Quieren una rebaja del impuesto sobre la electricidad

Las cementeras reclaman ayudas para amortiguar la reforma energética

Entre los puntos que preocupan a la industria está el futuro del servicio de interrumpibilidad

Las fábricas de cemento en España funcionan al 40% de su capacidad

Las cementeras se ven con dificultades para exportar por sus estructuras de costes

Isidoro Miranda y Aniceto Zaragoza, presidente y director general de Oficemen, respectivamente.
Isidoro Miranda y Aniceto Zaragoza, presidente y director general de Oficemen, respectivamente.

Las cementeras demandan medidas al Gobierno “para amortiguar el efecto de la reforma energética”. El presidente de la patronal Oficemen, Isidoro Miranda, ha comentado en rueda de prensa que “la competitividad de los fabricantes españoles queda dañada” y se buscarán incentivos “que amortigüen el impacto”. Oficemen confía la negociación con el Gobierno a la Asociación de Empresas con gran consumo de Energía (AEGE). Entre los asuntos que preocupan a la industria figura la demanda de interrumpibilidad: “No hay una decisión tomada, pero se habla de una reducción de la bolsa de interrumpibilidad que iría contra la competitividad de la industria”, valora Miranda.

El presidente de turno de Oficemen también es primer ejecutivo de la cementera francesa Lafarge en España. Desde esa posición asegura que los costes de la energía en España ha dejado de estar por debajo de la media de los mercados de Lafarge para pasar a la zona alta. Además de mantener el Servicio de gestión de la demanda de interrumpibilidad en los términos actuales, las cementeras también reclaman al Ministerio de Industria medidas fiscales que aligeren los costes de producción: “El impuesto especial sobre la electricidad está en España en el 5,1% frente a menos del 1% en otros países del entorno. En España se grava con 4 euros por megavatio cuando la Unión Europea marca mínimos de 0,5 euros por megavatio. ¿Por qué se trata con tanta dureza a la electricidad en España?”, se pregunta Aniceto Zaragoza, director general del colectivo de cementeras.

Un 18% de los costes totales de producción del cemento, o un 32% de los variables, están relacionados con el consumo eléctrico. España cuenta con 35 fábricas de cemento y una capacidad de producción de 45 millones de toneladas al año. Para el cierre de 2013 se prevé un consumo doméstico de 10,6 millones de toneladas y las empresas se ven con limitada capacidad de exportación por la dificultad de competir con los costes de producción en el Norte de África, Turquía o Grecia.

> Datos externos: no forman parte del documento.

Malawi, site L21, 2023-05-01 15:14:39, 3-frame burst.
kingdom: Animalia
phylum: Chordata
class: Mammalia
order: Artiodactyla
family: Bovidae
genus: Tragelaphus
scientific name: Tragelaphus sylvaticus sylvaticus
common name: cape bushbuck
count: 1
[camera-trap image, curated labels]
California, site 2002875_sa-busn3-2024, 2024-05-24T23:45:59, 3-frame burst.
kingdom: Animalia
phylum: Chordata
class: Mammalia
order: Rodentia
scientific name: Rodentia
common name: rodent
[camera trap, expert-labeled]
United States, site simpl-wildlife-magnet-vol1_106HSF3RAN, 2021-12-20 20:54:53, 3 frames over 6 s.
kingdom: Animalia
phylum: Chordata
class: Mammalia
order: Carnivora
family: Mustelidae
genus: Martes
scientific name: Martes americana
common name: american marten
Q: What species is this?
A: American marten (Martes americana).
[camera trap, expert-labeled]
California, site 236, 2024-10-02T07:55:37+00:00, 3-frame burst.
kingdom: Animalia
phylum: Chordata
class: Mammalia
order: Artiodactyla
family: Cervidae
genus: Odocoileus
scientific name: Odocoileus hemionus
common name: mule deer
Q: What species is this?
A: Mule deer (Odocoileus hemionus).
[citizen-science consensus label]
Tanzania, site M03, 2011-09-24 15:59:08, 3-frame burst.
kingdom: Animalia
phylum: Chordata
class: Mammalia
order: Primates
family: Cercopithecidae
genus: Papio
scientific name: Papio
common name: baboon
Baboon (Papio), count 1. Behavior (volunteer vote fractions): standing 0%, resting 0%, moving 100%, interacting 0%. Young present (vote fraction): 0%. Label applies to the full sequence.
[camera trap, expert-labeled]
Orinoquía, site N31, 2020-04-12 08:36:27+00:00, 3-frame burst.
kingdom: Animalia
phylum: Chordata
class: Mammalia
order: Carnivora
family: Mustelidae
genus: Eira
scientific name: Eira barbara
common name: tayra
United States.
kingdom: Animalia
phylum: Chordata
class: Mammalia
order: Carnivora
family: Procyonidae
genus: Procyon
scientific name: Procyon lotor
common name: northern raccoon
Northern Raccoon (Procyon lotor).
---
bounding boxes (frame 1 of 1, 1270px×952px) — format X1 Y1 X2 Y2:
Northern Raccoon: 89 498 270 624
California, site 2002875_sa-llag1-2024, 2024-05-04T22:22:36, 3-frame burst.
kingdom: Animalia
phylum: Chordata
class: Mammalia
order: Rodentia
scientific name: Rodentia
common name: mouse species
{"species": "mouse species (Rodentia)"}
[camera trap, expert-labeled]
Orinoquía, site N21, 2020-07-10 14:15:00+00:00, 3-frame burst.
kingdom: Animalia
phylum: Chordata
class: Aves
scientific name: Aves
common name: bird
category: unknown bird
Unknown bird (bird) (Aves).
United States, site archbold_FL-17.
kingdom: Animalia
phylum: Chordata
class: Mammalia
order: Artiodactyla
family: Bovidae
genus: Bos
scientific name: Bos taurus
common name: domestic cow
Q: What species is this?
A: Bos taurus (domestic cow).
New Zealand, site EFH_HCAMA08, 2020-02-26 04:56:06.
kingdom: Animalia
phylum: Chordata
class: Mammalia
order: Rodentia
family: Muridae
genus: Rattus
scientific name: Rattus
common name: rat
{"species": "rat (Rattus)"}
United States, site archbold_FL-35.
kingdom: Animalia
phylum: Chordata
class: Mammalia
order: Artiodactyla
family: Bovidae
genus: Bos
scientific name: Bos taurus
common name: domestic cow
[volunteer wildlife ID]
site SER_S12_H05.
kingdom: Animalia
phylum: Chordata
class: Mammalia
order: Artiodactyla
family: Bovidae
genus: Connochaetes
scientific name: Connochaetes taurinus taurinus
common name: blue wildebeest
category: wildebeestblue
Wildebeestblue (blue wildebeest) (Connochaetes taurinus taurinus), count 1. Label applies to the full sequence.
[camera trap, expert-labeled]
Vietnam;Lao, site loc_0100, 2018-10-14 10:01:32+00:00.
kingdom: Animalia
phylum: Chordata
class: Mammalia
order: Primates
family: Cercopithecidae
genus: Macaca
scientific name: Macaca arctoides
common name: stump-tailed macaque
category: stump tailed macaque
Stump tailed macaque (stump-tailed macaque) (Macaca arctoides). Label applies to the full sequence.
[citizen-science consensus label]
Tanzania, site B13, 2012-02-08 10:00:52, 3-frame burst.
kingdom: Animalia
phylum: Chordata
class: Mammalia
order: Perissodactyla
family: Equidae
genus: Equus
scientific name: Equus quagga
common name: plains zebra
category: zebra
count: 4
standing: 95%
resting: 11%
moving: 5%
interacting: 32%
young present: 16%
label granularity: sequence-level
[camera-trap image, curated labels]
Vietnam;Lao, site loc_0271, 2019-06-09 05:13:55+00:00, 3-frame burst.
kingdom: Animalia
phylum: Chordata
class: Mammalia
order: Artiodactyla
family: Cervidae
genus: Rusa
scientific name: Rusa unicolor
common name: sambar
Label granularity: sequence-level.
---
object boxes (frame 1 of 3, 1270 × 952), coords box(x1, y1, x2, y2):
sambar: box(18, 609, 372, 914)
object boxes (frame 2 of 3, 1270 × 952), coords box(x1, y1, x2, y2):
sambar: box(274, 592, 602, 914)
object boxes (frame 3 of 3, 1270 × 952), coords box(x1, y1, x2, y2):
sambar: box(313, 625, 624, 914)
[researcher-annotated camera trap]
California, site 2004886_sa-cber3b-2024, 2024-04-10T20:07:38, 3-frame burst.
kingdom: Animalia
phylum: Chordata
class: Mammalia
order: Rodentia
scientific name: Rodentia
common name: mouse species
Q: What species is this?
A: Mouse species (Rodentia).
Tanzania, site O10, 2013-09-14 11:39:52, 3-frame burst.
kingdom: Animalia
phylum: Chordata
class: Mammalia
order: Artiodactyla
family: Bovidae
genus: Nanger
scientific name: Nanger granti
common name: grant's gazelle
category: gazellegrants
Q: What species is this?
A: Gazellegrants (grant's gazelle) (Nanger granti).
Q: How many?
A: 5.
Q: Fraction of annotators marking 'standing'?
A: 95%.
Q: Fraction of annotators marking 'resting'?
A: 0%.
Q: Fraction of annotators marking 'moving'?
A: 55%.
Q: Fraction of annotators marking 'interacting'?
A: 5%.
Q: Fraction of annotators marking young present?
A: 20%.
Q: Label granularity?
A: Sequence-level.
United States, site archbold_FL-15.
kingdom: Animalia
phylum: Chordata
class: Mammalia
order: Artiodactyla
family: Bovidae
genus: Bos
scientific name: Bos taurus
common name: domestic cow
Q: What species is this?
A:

El año va mal y la tormenta no escampa

En el negocio del cemento no terminan de apreciar una reanimación económica en el corto plazo. En el primer semestre se ha registrado un consumo local de 5,5 millones de toneladas de cemento frente a los más de siete millones del mismo periodo de 2012. Y las exportaciones no acaban de compensar la caída de la demanda interna: suben un 6%, hasta rozar los tres millones de toneladas. En resumen, la producción de cemento gris cae un 22% y el consumo nacional lo hace un 24%.

El presidente de la patronal, Isidoro Miranda, ha avanzado en reunión con los medios de comunicación que el año acabará con una rebaja en la demanda del 21%, llevando el consumo de este material de construcción hasta niveles de hace 50 años. Y para 2014, caída sobre caída: la estimación de consumo es del 16% por debajo de un cierre de 2013 que se prevé en el entorno de las 10,6 millones de toneladas.

A día de hoy los hornos funcionan al 40% de su capacidad, la producción se ha desplomado un 80% desde 2007 y se ha perdido un 45% del empleo.

Buena parte de la evolución en los próximos meses, según esta patronal, depende del tratamiento que se dé a la inversión en obra civil en los Presupuestos Generales del Estado de 2014: “Es necesario que se reactiven las obras ya contratadas y que permanecen paradas, ralentizadas o han sido reprogramadas”, pide Aniceto Zaragoza, director general de Oficemen.

Otro acicate para la producción sería la apertura real del crédito: “Este año se van a construir 45.000 viviendas en España, una cifra anormal e insostenible por baja”, advierte Miranda. Los cálculos de Oficemen señalan que la demanda sostenible en España está en el entorno de las 200.000 viviendas anuales. El presidente de Oficemen también urge la aplicación de la nueva normativa sobre eficiencia energética en edificios para fomentar la rehabilitación y el ahorro.